Lawful legal basis and purpose
ML solutions may secure the lawful legal bases and processing goals in each phase of the ML life cycle. Organizations using ML solutions must secure data subject rights – which may vary depending on the applicable legal basis – and compliance with data protection principles, especially with accountability and privacy-by-design requirements in each phase of the life cycle.
In the case of online services relying on ML technology, organizations may also be aware of the applicable ePrivacy requirements. The EU's ePrivacy Directive requires user consent to store or gain access to information for any purpose other than executing user requests. Accordingly, using data collected throughout the ML's production operational phase to teach or fine-tune the ML may require user consent. In most cases, it will be difficult to say that teaching or fine-tuning is strictly necessary for executing user requests when utilizing ML technology.
The initial set-up of the ML generally requires real-life production data rather than dummy test data. Organizations may rely on their legitimate interests to set up the ML and validate the ML's precision rate, while the legal basis to provide services shall be likely necessary for the performance of a contract. Using production data also means that organizations may secure the development and testing environments with the same level of controls as the ML's production environment. Practically, this may also require the full separation of the ML solution and the data sets within the organization's IT environment. Due to the nature of the technology and relying greatly on pre-made AI frameworks, the organization may also implement controls to secure ML development and operation, including controls like white box testing and source code reviews.

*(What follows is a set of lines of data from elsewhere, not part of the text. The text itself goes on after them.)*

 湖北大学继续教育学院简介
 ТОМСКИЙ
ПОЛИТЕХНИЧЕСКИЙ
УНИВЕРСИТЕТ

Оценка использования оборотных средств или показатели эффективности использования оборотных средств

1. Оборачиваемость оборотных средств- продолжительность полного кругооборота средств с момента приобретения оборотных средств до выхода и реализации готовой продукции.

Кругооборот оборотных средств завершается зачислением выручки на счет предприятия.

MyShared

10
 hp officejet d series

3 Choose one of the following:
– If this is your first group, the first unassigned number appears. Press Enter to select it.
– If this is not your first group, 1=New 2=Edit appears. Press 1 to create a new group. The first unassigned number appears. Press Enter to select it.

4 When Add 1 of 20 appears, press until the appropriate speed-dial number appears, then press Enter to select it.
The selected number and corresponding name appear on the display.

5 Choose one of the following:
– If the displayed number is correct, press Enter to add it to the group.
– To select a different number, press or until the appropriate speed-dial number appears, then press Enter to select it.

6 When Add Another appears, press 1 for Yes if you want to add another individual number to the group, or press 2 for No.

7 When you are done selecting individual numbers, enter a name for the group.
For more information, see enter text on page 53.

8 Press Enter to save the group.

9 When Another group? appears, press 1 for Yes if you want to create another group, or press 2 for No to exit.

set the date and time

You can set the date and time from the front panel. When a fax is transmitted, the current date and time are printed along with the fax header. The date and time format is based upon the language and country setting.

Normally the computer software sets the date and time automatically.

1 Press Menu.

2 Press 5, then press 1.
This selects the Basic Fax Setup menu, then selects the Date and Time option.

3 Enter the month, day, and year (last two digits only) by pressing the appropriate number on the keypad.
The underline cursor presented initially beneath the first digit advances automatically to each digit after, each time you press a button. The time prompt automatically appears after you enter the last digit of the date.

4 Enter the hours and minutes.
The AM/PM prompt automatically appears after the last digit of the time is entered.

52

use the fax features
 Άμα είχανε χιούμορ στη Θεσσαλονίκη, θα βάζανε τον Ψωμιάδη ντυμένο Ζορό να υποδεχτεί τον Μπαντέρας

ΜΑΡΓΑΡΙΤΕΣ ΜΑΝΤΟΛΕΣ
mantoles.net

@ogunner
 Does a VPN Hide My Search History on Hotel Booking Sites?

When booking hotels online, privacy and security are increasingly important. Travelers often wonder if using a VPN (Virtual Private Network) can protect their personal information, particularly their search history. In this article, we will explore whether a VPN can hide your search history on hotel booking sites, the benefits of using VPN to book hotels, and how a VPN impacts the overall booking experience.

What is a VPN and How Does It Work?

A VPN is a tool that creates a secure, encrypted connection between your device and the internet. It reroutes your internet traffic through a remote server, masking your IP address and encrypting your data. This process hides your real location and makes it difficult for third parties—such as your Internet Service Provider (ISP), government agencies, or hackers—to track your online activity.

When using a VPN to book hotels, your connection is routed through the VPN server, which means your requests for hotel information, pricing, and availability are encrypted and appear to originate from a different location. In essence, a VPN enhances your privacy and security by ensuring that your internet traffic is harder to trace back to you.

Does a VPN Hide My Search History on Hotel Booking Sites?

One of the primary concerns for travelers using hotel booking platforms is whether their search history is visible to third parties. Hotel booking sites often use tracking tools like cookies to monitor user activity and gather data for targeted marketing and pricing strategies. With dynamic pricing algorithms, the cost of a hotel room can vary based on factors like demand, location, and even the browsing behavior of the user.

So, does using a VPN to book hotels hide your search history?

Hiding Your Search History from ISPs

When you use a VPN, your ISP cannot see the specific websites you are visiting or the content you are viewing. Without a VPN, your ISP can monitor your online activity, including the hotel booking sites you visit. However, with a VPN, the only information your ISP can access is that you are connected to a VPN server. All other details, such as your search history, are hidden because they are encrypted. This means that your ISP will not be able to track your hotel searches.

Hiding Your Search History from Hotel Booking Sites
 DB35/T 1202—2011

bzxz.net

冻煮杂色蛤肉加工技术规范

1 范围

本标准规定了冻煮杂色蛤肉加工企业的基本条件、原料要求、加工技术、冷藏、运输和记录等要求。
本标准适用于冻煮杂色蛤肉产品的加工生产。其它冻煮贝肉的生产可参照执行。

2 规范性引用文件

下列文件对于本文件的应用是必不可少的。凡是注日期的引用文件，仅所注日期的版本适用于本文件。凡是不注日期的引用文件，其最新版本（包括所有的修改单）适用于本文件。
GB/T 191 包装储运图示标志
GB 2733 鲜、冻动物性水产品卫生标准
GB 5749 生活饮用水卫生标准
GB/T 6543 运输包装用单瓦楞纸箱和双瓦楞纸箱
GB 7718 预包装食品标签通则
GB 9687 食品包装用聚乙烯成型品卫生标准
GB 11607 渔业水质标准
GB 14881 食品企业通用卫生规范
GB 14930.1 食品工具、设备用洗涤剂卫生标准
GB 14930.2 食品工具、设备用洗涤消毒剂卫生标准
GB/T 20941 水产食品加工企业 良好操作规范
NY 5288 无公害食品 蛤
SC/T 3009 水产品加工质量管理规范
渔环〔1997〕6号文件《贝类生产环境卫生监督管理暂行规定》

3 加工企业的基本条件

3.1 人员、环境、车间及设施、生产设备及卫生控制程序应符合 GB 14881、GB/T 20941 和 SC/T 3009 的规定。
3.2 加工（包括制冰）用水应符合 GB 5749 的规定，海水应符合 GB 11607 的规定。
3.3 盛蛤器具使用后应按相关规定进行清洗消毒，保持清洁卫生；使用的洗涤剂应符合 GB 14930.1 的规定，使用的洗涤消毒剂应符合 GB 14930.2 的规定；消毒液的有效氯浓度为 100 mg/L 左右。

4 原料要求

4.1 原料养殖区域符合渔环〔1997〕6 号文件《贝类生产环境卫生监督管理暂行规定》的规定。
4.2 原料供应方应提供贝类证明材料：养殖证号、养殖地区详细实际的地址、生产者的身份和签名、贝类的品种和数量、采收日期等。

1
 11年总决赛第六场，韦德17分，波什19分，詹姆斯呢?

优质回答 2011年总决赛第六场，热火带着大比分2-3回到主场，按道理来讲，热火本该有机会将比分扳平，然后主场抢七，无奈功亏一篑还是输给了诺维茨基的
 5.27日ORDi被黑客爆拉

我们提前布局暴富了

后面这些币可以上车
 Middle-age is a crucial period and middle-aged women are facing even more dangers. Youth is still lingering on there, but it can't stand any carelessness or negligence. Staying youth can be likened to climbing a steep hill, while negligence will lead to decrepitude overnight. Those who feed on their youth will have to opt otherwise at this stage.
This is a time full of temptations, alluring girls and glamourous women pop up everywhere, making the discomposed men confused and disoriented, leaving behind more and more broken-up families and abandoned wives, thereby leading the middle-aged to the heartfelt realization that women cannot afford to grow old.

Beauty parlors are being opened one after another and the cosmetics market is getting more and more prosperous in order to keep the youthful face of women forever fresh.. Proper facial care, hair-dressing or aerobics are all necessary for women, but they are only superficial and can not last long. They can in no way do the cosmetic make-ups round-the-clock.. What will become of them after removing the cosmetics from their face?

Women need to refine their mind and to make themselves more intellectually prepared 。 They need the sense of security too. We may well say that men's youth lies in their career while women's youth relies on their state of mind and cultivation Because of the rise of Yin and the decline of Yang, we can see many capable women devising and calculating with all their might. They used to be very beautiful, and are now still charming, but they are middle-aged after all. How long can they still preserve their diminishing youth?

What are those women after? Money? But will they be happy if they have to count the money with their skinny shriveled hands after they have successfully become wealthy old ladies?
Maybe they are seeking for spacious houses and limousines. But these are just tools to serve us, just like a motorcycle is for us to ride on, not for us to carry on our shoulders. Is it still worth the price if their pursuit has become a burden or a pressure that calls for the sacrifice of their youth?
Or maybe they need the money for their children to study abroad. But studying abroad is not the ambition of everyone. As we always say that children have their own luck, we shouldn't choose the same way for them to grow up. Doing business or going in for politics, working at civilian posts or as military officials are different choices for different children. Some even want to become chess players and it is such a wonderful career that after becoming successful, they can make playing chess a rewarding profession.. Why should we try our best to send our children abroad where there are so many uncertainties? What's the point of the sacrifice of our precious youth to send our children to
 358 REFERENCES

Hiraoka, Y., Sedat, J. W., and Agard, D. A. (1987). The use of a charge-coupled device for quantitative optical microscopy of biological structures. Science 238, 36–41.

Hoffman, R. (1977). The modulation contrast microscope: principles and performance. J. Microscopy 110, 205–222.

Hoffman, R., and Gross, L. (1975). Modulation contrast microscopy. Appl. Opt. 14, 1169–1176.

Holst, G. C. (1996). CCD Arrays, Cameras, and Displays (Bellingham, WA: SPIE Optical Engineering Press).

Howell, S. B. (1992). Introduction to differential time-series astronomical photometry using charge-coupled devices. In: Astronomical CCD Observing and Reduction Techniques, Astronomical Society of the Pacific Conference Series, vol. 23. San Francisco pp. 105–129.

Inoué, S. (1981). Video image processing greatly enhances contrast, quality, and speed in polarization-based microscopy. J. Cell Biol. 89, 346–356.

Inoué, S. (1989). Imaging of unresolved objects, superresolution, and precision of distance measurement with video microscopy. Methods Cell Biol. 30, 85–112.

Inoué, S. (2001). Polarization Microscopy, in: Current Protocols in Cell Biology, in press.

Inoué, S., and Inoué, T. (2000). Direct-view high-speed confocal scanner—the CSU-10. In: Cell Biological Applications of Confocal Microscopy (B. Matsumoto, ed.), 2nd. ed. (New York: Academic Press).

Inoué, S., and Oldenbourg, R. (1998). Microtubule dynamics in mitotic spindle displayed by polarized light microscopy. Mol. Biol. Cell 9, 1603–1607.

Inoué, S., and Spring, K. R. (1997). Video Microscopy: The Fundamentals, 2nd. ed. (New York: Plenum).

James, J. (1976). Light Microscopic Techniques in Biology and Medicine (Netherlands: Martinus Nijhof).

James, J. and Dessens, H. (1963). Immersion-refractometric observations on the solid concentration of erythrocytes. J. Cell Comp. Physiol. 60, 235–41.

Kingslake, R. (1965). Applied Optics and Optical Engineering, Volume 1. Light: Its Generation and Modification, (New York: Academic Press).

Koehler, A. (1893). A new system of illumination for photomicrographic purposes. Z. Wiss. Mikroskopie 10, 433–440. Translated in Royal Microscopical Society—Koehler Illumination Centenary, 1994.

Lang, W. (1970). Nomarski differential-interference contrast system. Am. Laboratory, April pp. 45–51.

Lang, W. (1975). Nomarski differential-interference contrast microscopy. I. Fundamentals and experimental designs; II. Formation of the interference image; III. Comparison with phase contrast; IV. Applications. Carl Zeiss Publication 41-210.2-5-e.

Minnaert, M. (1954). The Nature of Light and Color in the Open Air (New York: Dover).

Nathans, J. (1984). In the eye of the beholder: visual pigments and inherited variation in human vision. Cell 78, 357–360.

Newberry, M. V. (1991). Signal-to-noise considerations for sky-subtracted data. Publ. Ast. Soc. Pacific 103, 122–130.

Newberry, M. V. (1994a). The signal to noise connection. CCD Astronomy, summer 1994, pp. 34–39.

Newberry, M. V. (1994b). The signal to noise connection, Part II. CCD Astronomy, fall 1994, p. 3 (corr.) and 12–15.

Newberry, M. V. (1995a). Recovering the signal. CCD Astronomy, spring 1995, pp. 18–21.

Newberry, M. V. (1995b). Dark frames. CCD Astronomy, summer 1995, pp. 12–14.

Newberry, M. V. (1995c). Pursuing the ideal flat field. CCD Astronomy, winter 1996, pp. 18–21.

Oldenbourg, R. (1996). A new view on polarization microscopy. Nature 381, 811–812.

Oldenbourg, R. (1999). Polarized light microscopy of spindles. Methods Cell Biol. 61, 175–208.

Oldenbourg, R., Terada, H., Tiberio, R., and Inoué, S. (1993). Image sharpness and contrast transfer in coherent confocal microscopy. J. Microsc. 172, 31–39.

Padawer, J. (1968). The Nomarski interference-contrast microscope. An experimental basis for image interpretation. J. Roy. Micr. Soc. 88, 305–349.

It is important to assess if the original processing goals and further teaching of the ML are compatible with each other relative to the initial dataset. Organizations may also decide to secure the legal basis for the initial dataset upfront, even if it will be necessary to reuse for re-calibration or disaster recovery. This may require the performance and documentation of compatibility tests to verify further use as set out by Article 6(4) of the EU General Data Protection Regulation.
Risk assessments
The use of ML may have a significant impact on the data subject's rights. Therefore it is paramount that organizations thoroughly assess the privacy risks before ML implementation. This can be the case regarding automated decision-making and profiling based on ML technology if the decision produces legal effects, significantly affects the data subject or feeds sensitive personal data to the ML.
In the design phase of an ML solution, organizations may elect or be required to conduct a data protection impact assessment to identify and manage data subjects' privacy risks, as well as an internal risk assessment to manage the organization's own compliance and information security risks.
Compliance is a must
Many build their business models using ML, and a number of software vendors offer "ready-made" ML infrastructures. Some are in the form of cloud services, but there are several open-source frameworks and pre-built solutions to start. The widespread use of technology is promising to better our everyday lives.
However, service providers building their products around ML and organizations using such services must also be aware of the data protection and possible ePrivacy-related compliance risks they need to tackle to achieve their business goals. Disregarding such compliance requirements in the early phases of designing and implementing an ML solution may result in increased operational and compliance costs; in any case, it is worth paying attention to them.